I love this striking cover: Eliza (2015) by Michael Gaskell. It’s an acrylic portrait on board of his niece and won second prize in that year’s BP Portrait Awards – but it’s so amazingly crisp I would have sworn it was a photograph!
I admired many things about the novel, particularly how easily Moss writes from a male viewpoint and the ways in which she reflects on the storytelling impulse. The extraordinary first chapter opens with “Once upon a time” and narrates the quotidian miracles of conception, pregnancy, birth and child development before making this personal, proceeding from “the girl” to “you” and finally to “I” in the second chapter. On several (perhaps one too many) occasions Moss repeats that fairytale opener to tell about Miriam’s medical journey or explain how Adam’s mother and American-born father met at a commune. This emphasizes the way we construct narratives around everything from our origins to our health.
A plan is a story about the future … a diagnosis is a story, brings a story’s promise of safe conduct through time and place to an anticipated ending.
I felt a bit too much time was spent on Adam’s father, and in the back of my mind was the niggling thought that this First World family is never facing true disaster because they have all kinds of safety nets in place; Moss’s is a very middle-class vision. I also think some readers could struggle with the slight aimlessness of the plot, though by the end you do get the sense that the characters are looking to the future in simple ways.

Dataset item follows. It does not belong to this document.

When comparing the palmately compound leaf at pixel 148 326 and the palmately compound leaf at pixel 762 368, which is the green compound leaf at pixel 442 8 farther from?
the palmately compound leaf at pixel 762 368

However, I don’t think those small complaints detract from the novel’s power. It’s a sobering but ultimately reassuring story with a simple message: we are all fragile, and we must appreciate life and health while we can.
You can’t go round not loving things because they’ll die.
May we forget. It is a pity that the things we learn in crisis are all to be found on fridge magnets and greetings cards: seize the day, savour the moment, tell your love—May we live long enough to despise the clichés again, may we heal enough to take for granted sky and water and light, because the state of blind gratitude for breath and blood is not a position of intelligence.
My rating:
My gut feeling: Moss’s fiction shows true commitment to probing issues of health and medicine, and she’s an underrated author in general. Glancing back at the description of the books the Wellcome Prize panel is looking for (“At some point, medicine touches all our lives. … The subjects these books grapple with might include birth and beginnings, illness and loss, pain, memory, and identity”), I think this novel is a very strong contender indeed.
More reviews:
Clare’s at A Little Blog of Books
Eleanor’s at Elle Thinks
Eric’s at Lonesome Reader
Shortlist strategy:
Currently reading: I Contain Multitudes, Ed Yong’s (surprisingly?) enjoyable book about microbial life – I’m nearly halfway through and have taken it with me on our mini-holiday. Also The Gene by Siddhartha Mukherjee, a daunting 500+-page history of genetics, but I’ve loved this author’s work before (The Emperor of All Maladies).
I’m away in Hay-on-Wye through Thursday the 6th but will be back and responding to comments on Friday the 7th.